I told Bree to start practicing because I’m not taking that acid flashback to the gas station, or anywhere else for that matter. This should not be happening to a dom. Arrrrrrrrrrrrrrrgggggggggg.

Be good, or else…

SJ

14 thoughts on “Acid Flashback on Wheels

  1. Well, well,well I knew this was coming way before now, the eyelashes, I’m happy to say. So funny Sir. I pump my own gas but only because I couldn’t find a guy that did it right you see so I gave up. Now when I see a guy struggling at the pump I…. no I don’t help him I definitely laugh and ride away. I see your dilemma Sir but being that you have been able to master the pump unlike most guys I think it’s only right that you help your dear Bree and pump her gas. Just suck up that man/Dom pride and do the right thing Sir. Be good or else- they do make car tails to go on the back of the car IN PINK. Hehe.

    • I was considering pink angel wings on the side. Now, since I go out and work all the time, pumping gas is a way of showing appreciation, right? Yea. he better be good or else!
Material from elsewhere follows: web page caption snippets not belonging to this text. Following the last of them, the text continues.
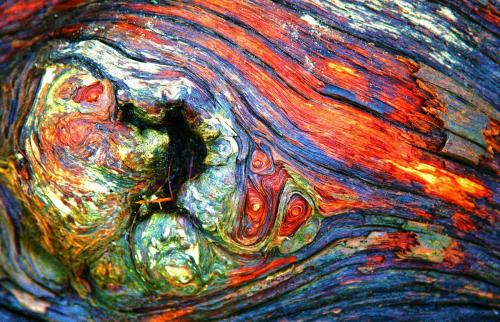 Rainbow Arbutus - Craig Carmichael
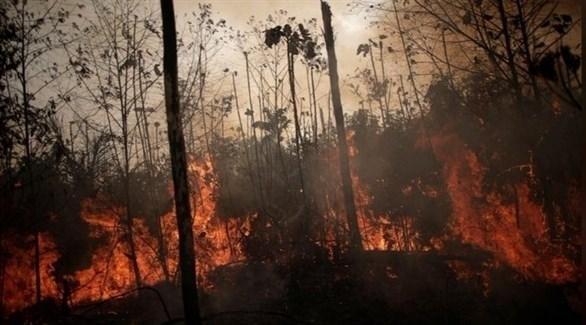 """البرازيل تستعين بالجيش في """"كارثة الأمازون"""""""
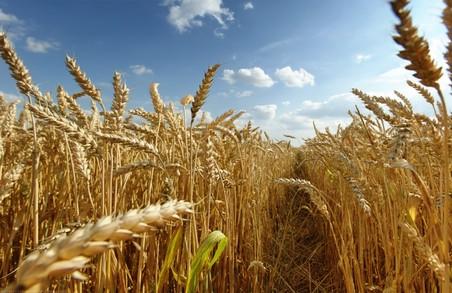 Україна здатна за рік нагодувати до 500 мільйонів людей – В. Звєрєв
      • Pink wings sound great Bree. Oh yes pumping gas would be a great way to show appreciation, most definitely, or else.

  2. HAHAHAHA…. Thank you SJ for the laugh of the week (maybe even month)!! Can’t wait to see a pic… Bree… you just need to get a ‘skate-key’ for it next!! The mental image of Big, Bad, Dom going anywhere in the “toy” is priceless!!!

  3. OMG, I’m glad I already peed because I would have peed my pants for laughing so hard!! John, you are one amazing man and a keeper (I know Bree knows this too). And tell Bree if I can pump my own gas, she certainly can!!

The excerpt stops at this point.